→ **Your objective**: The answer should consist solely of the lines from the first one below through the line containing "Researchers analyzed the", copied exactly.

→ **Records for the task**:
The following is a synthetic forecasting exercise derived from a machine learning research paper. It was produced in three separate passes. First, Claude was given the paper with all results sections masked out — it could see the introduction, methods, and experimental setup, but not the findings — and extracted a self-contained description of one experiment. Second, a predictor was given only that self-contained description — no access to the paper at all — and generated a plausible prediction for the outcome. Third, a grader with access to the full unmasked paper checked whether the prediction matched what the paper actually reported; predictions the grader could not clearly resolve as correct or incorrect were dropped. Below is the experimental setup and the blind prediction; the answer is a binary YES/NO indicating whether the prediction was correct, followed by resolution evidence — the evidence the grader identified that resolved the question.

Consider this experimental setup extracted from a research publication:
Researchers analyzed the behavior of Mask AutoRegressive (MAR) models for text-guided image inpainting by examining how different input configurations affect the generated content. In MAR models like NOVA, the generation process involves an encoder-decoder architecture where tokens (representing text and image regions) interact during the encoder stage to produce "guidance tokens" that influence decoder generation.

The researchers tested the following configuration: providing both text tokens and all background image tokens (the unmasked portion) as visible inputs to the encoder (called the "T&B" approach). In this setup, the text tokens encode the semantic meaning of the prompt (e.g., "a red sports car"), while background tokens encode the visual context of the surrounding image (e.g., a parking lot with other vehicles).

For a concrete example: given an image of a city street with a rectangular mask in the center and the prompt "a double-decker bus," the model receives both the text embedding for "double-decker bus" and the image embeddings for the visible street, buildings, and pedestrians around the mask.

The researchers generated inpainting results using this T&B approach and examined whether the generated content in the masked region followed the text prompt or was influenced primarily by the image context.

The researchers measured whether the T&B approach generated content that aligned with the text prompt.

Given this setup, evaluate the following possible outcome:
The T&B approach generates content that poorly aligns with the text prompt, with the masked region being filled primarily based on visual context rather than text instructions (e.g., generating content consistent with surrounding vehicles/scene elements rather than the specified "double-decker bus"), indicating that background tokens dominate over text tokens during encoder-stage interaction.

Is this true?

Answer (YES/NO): YES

→ **Exercise solution**:
The following is a synthetic forecasting exercise derived from a machine learning research paper. It was produced in three separate passes. First, Claude was given the paper with all results sections masked out — it could see the introduction, methods, and experimental setup, but not the findings — and extracted a self-contained description of one experiment. Second, a predictor was given only that self-contained description — no access to the paper at all — and generated a plausible prediction for the outcome. Third, a grader with access to the full unmasked paper checked whether the prediction matched what the paper actually reported; predictions the grader could not clearly resolve as correct or incorrect were dropped. Below is the experimental setup and the blind prediction; the answer is a binary YES/NO indicating whether the prediction was correct, followed by resolution evidence — the evidence the grader identified that resolved the question.

Consider this experimental setup extracted from a research publication:
Researchers analyzed the behavior of Mask AutoRegressive (MAR) models for text-guided image inpainting by examining how different input configurations affect the generated content. In MAR models like NOVA, the generation process involves an encoder-decoder architecture where tokens (representing text and image regions) interact during the encoder stage to produce "guidance tokens" that influence decoder generation.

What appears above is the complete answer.